RR: Let’s put it this way: I wouldn’t have bought this work if I were a 60-, 70-, or 80-year-old collector or if he were that age. The fact that we are approximately the same age is a very exciting and important component. There arises a certain race. And the choice of buying this work wasn’t easy for me. I tortured myself through many nights without sleep. This work rises to a lot of new and different levels, which I haven’t experienced before and I wouldn’t have expected. Just a short while ago, we had a long discussion, and it is very bizarre because you usually never have a discussion with a piece of art. Usually you purchase it if you fancy it, hang it up, and if you don`t want to see it anymore, just put it into your stock. That would be the normal way things should go. But we just had the situation that the piece of art, which has a very good exhibition history by now… after I got it, it went directly to Karlsruhe into the ZKM ….
WE: In other words, Tim stood in that exhibition?
RR: Yes, on some days.
WE: Does Tim support his life like this?
RR: He has just been loaned to the Louvre. I always have to laugh if a museum calls me and asks for this work. I say, yes, please. There is a good and a bad side to this: The good is that you won`t have to pay for delivery and insurance charges. The bad is that you will have to pay for the hotel and catering. But it’s exactly the lively part about this work that makes the beauty. And Tim has enough time in order to do this.
WE: So this means that his full-time job is being a piece of art?
RR: No, actually he is a musician.
WE: What exactly is featured on the tattoo?
RR: For me, the picture itself is secondary. This work is a centerpiece and is important to my collection. All these different ideas of energy fields,values, the attendance and absence of bodies – these are interesting topics according to me. And naturally things like low art – graffiti or street art or tattoos – belong there.

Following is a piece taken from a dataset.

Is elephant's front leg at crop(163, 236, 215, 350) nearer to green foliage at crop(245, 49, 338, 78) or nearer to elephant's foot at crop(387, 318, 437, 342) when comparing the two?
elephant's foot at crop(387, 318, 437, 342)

WE: That is exactly what distinguishes you: You bring high art and low art together and confront them.
RR: And it only works through this self-understanding.
WE: So what was the topic of the conversation you just had with Tim?
RR: He approached me and said: “Rik, I want to be sold.” But I didn’t want that. He said I shouldn’t take this the wrong way, but he wants to be auctioned off to see what he’s worth.
WE: Your piece of art wanted to become autonomous.
RR: Correct. But I don`t sell anything from my collection and he is aware of this. We had a long discussion, and at the end, we decided that we wouldn’t do it. I purchased this work and see it as my responsibility to protect it. Who knows who would buy him next, and what would happen to him. We all know about the value of a human life in some cultures.
WE: Is Tim insured as art?
RR: Tim has a contract that is nearly 30 pages.
WE: Which surely will reserve your rights. Why is Tim the ultimate work?
RR: Tim is a clever and critical person, he knows the reason but doesn`like it being mentioned. The work reflects our time fearlessly. It is a time in which our public life has such a colossal value that somebody is willing to strike up such a pact. This is a really interesting component about this work. I think I shocked Tim as property and value aren’t important to me. Of course, things I buy are mine, but I am not interested in that fact. I am not interested in power and thus I am not interested in money either. But when this artwork walks up to me and says: “I want to be sold,” I am suddenly confronted with my power over him. I am allowed to agree or disagree. So the artwork forces me to play my power off and this goes against my moral sense. As such, I told him that I am only responsible for his back. If I take the artwork seriously, in the interest of the artist and of me, I have to consider it without the head that actually belongs to it. Because the head and the body belong to Tim.